____ Selected text

Yesterday afternoon, Dora and I went to Bele Chere. For those of you not living within 100 miles or so of Asheville, Bele Chere is a three-day arts and music extravaganza in downtown Asheville, with lots of booths featuring local artisans selling their wares, free local music, and plenty of local food and brew. When I interviewed for my job in Asheville, in 2005, we unknowingly came to town the Monday following Bele Chere. We had a heck of a time finding a place to eat dinner, because everything literally shuts down after Bele Chere to recover.
Two years ago, Brian and I went to our first Bele Chere. I was very, very pregnant and it was very, very hot. I had just passed my due date, and was hoping that wandering around downtown people-watching and eating ice cream might make something happen. It was a good thing it did not, because by the time we got back to our car I was totally exhausted - hot, sweaty, dehydrated, and in no position to have a baby. In reality, it was an entire week before Dora arrived, but I will never attend another Bele Chere without thinking back on my pregnant self, round and pensive and completely unaware of what was ahead.
A year ago we went with a nearly one-year-old Dora in her red stroller, eating fries, people watching, catching some music. I don't really remember much about our Bele Chere experience last year - things were such a blur at that point. I was still coming down from high anxiety, and we were still trying to figure out what the heck had happened to our world. I'm sure Dora was mainly basking in the attention she was getting, taking in all the smells, sounds, and colors.

________
____ Data records

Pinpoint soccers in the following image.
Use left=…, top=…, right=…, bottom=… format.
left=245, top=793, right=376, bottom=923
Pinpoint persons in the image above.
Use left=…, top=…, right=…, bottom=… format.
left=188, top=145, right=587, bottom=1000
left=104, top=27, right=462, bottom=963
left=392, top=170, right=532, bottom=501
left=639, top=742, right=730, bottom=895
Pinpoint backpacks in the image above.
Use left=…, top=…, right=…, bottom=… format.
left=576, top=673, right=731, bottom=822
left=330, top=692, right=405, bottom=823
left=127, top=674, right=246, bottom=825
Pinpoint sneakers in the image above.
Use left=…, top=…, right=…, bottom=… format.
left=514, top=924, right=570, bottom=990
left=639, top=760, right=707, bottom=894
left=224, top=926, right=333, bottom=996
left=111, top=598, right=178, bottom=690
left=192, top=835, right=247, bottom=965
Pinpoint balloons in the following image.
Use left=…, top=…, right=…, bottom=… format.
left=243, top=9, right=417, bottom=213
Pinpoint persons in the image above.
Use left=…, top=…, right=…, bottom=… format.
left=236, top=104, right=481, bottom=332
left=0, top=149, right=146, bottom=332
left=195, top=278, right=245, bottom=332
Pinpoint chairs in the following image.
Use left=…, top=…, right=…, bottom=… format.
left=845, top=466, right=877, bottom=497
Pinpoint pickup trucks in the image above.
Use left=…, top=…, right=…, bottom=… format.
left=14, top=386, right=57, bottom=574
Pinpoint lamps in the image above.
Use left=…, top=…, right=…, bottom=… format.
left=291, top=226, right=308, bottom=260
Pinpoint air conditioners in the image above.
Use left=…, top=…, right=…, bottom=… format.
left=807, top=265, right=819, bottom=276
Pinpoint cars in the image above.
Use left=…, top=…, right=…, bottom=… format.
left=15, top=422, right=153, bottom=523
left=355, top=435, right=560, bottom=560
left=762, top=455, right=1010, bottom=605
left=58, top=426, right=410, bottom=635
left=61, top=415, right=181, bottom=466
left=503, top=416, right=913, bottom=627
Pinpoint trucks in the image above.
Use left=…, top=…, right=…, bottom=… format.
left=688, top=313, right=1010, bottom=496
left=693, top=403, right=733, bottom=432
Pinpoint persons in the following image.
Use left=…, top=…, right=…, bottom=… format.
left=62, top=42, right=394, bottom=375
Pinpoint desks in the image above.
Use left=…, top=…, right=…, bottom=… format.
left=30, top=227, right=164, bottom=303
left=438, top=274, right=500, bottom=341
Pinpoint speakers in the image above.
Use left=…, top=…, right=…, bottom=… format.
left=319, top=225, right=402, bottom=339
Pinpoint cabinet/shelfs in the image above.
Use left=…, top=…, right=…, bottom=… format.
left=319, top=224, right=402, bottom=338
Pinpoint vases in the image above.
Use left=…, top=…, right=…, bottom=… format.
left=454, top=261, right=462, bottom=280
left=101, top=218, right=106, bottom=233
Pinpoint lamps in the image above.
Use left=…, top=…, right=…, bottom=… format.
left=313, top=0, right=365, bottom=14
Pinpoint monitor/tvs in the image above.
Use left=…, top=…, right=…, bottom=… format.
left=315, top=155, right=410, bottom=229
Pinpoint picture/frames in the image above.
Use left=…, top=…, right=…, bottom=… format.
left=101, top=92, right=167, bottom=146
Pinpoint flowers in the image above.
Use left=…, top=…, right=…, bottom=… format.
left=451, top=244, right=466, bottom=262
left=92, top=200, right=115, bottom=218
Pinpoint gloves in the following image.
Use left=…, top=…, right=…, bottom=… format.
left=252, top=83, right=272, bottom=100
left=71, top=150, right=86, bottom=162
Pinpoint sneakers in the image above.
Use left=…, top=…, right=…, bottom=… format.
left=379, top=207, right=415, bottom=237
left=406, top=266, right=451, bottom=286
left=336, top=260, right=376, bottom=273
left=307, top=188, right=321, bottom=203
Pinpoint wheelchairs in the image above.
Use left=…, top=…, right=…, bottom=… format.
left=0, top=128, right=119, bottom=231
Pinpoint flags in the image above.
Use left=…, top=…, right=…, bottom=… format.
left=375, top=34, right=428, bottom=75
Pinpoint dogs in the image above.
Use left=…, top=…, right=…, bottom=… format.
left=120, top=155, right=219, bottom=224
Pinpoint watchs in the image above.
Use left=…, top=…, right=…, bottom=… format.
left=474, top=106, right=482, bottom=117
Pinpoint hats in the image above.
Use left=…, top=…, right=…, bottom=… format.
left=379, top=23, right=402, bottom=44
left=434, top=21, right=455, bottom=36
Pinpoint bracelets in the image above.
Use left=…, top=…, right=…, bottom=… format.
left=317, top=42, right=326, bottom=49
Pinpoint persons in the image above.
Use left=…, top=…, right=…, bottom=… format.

________

> _To do_:
(a) What color was Dora's stroller in the Bele Chere account?
(b) Output the Bele Chere account from "Yesterday afternoon, Dora" up to and including "Chere to recover.".
(c) Pick up the Bele Chere account after its last sentence and keep writing it.
The rows have no part in this.

> _Answers for the exercise_:
(a) Red.

(b)
Yesterday afternoon, Dora and I went to Bele Chere. For those of you not living within 100 miles or so of Asheville, Bele Chere is a three-day arts and music extravaganza in downtown Asheville, with lots of booths featuring local artisans selling their wares, free local music, and plenty of local food and brew. When I interviewed for my job in Asheville, in 2005, we unknowingly came to town the Monday following Bele Chere. We had a heck of a time finding a place to eat dinner, because everything literally shuts down after Bele Chere to recover.

(c)
This year, Dora and I met up with our friends Mandy, David, and Isaac. Dora absolutely loves Isaac, so she was happy. It wasn't as hot or crowded as in prior years. We walked around, enjoyed the street food smells, ate pommes frites with remoulade from Bouchon. Dora finished off the remoulade with her fingers. I put Dora up on my shoulders to watch the dogs at the Purina dog agility pool. We got caught in a rainstorm on the way home, all of us wet but thankful that we'd only heard thunder and not seen any lightning.
In addition to some street food Dora got to have her first popsicle, a lemon one that she apparently thought was a little tart, because although she ate it she kept cringing about it.
I'm thinking a lot about my pregnancy these days, as I always do this time of year. It's hard to believe how far we have all come in just two short years. I've read that if humans grew as much throughout their lives as they do in the first year, we would be as big as whales as adults. It's true that Dora has changed SO much - but we have changed, too, evolving through highs and lows to our new normal. I certainly know much more about myself now, and I think I know more about Brian. I love being a parent, and I love having Isadora in my life more than I ever knew possible. But I admit that I do miss the way it was before we were parents. I miss the way our marriage was, the simplicity of our life, the snap decisions we could make. I think back on the woman I was two years ago, walking around the crowd with my big belly, standing on the precipice of something I knew remarkably little about. I will probably always miss that woman to some degree, and I will certainly always look back on that time, and that version of myself, with great fondness. But, even though I'm certainly not the perfect mother, and I have a huge list of things I want to improve upon, overall I'm very happy with the parent I've become. I'm certainly loving, caring, patient when I can be, creative and funny on good days, careful about what I let Dora do, see, and eat, and more relaxed now than I was a year ago, which is a good thing indeed. I'll take the lemon popsicle as proof of my more relaxed state, and my guess is that Dora does, too.